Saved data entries

- Opening Delimiter -

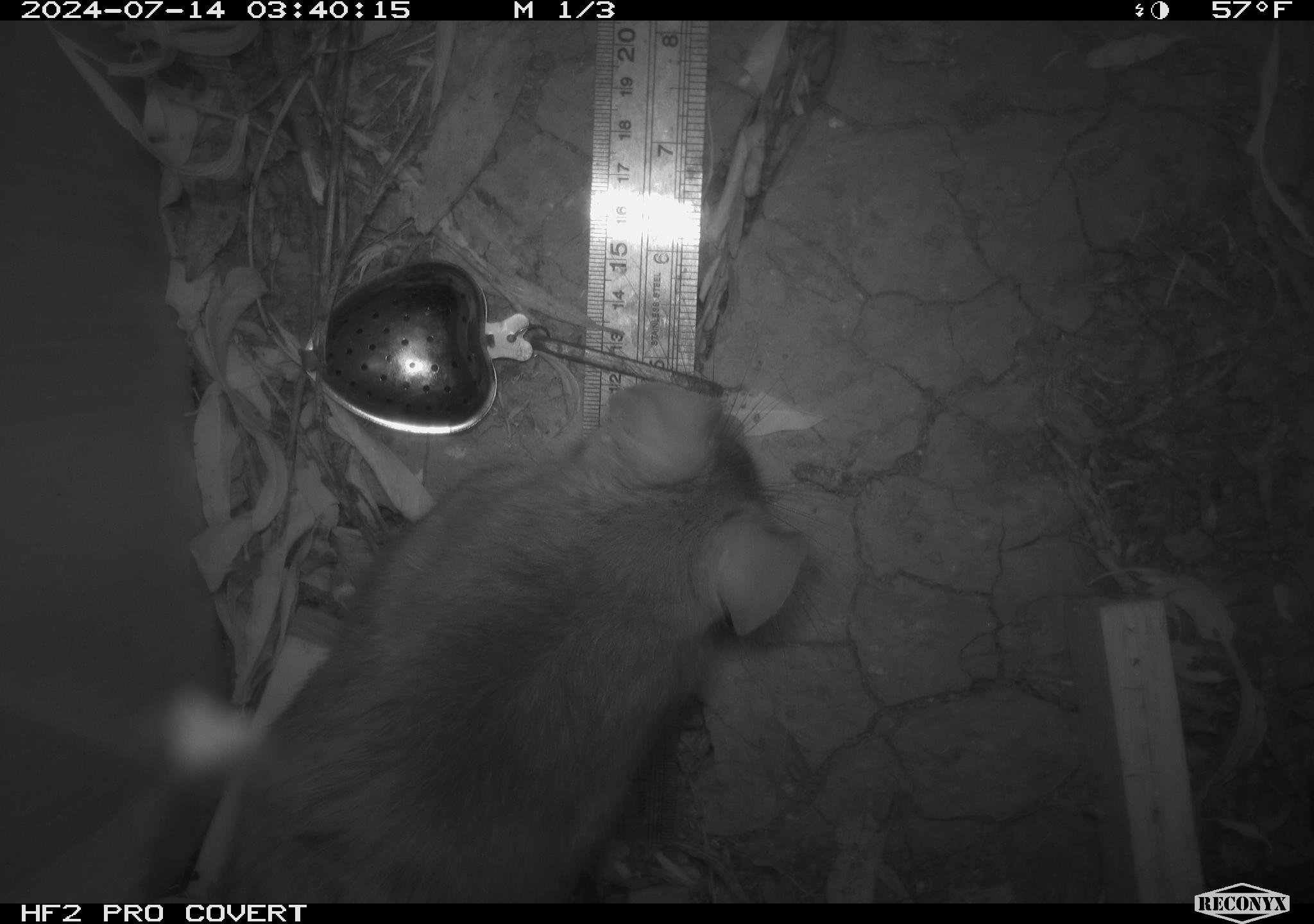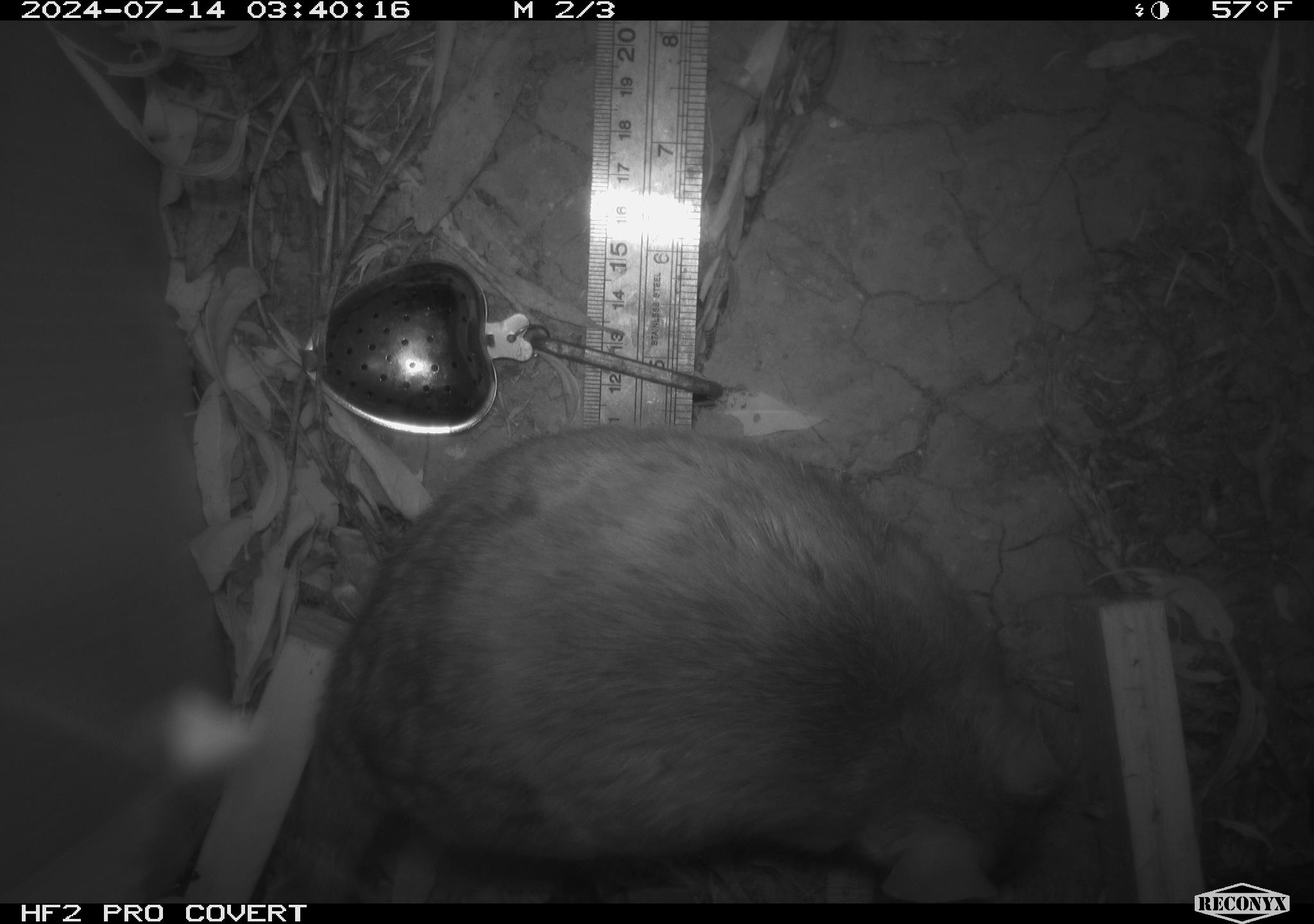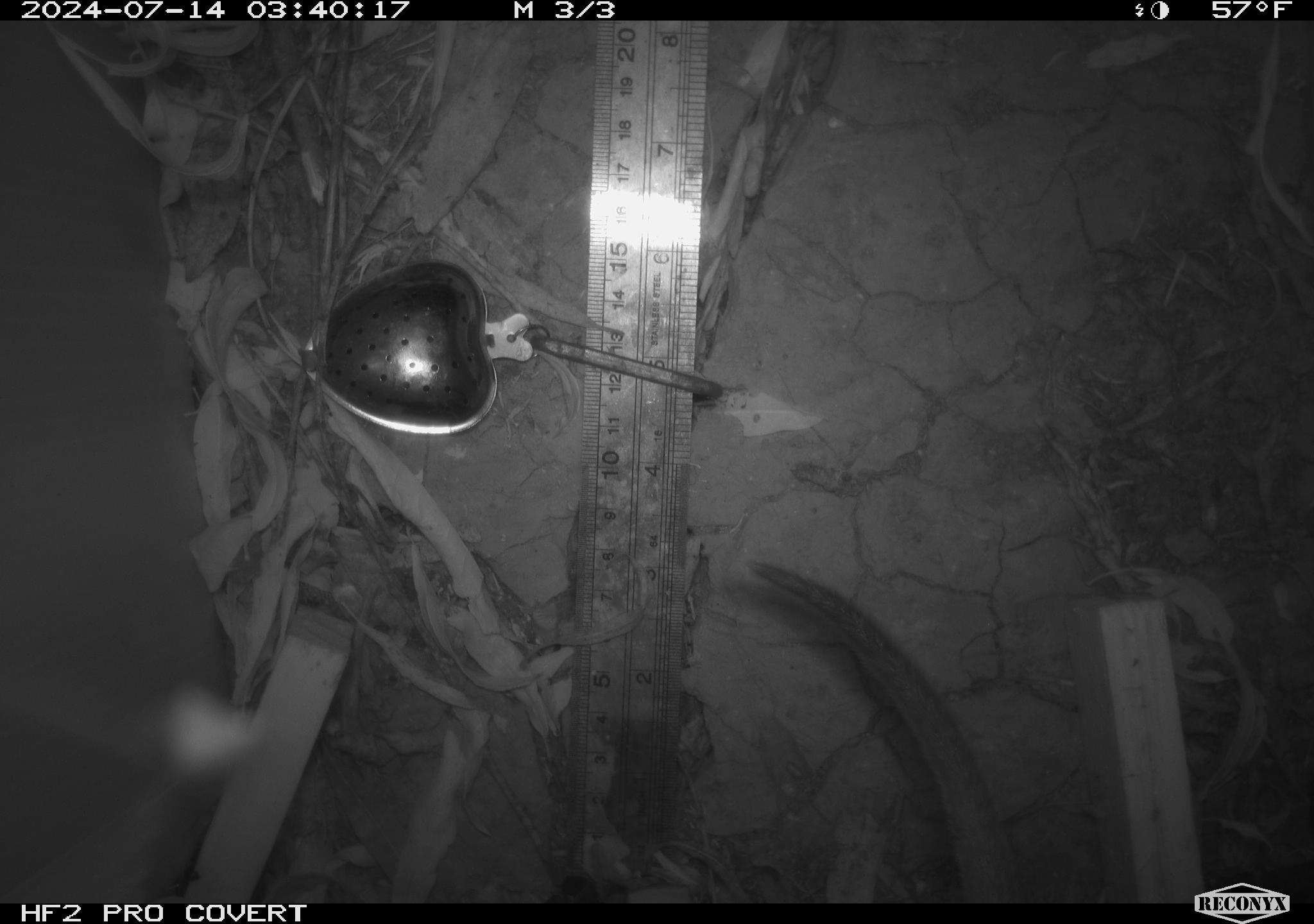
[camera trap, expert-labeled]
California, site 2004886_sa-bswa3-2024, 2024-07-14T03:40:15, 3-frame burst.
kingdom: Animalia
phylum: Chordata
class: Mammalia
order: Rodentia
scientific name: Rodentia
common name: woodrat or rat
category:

- Closing Delimiter -

■ **Work required**
Leave out the pictures and copy every record above exactly.

■ **Expected output**
[camera trap, expert-labeled]
California, site 2004886_sa-bswa3-2024, 2024-07-14T03:40:15, 3-frame burst.
kingdom: Animalia
phylum: Chordata
class: Mammalia
order: Rodentia
scientific name: Rodentia
common name: woodrat or rat
category:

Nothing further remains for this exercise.